═════ DATA FOR PROCESSING

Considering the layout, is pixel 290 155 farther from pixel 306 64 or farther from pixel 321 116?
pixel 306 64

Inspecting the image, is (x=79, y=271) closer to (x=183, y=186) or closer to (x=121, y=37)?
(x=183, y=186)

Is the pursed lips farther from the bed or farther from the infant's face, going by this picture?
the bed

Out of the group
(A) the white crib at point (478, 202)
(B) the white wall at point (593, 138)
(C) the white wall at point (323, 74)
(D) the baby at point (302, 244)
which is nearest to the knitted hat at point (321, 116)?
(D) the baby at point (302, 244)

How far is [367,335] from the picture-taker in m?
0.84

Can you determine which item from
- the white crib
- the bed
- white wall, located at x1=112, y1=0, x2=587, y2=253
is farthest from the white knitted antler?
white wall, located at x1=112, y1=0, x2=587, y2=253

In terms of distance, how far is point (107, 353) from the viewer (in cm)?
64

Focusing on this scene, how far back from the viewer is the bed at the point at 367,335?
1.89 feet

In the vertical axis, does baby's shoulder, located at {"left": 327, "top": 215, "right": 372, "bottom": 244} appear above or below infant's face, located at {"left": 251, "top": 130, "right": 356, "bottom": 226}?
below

══════════

WHAT IS REQUIRED.
Can you reproduce all of the records above verbatim, line for line?

RESPONSE BELOW.
Considering the layout, is pixel 290 155 farther from pixel 306 64 or farther from pixel 321 116?
pixel 306 64

Inspecting the image, is (x=79, y=271) closer to (x=183, y=186) or closer to (x=121, y=37)?
(x=183, y=186)

Is the pursed lips farther from the bed or farther from the infant's face, going by this picture?
the bed

Out of the group
(A) the white crib at point (478, 202)
(B) the white wall at point (593, 138)
(C) the white wall at point (323, 74)
(D) the baby at point (302, 244)
which is nearest to the knitted hat at point (321, 116)?
(D) the baby at point (302, 244)

How far is [367,335] from the picture-taker in m?
0.84

Can you determine which item from
- the white crib
- the bed
- white wall, located at x1=112, y1=0, x2=587, y2=253
is farthest from the white knitted antler?
white wall, located at x1=112, y1=0, x2=587, y2=253

In terms of distance, how far is point (107, 353) from the viewer (in cm)?
64

Focusing on this scene, how far back from the viewer is the bed at the point at 367,335?
1.89 feet

In the vertical axis, does baby's shoulder, located at {"left": 327, "top": 215, "right": 372, "bottom": 244} appear above or below infant's face, located at {"left": 251, "top": 130, "right": 356, "bottom": 226}?
below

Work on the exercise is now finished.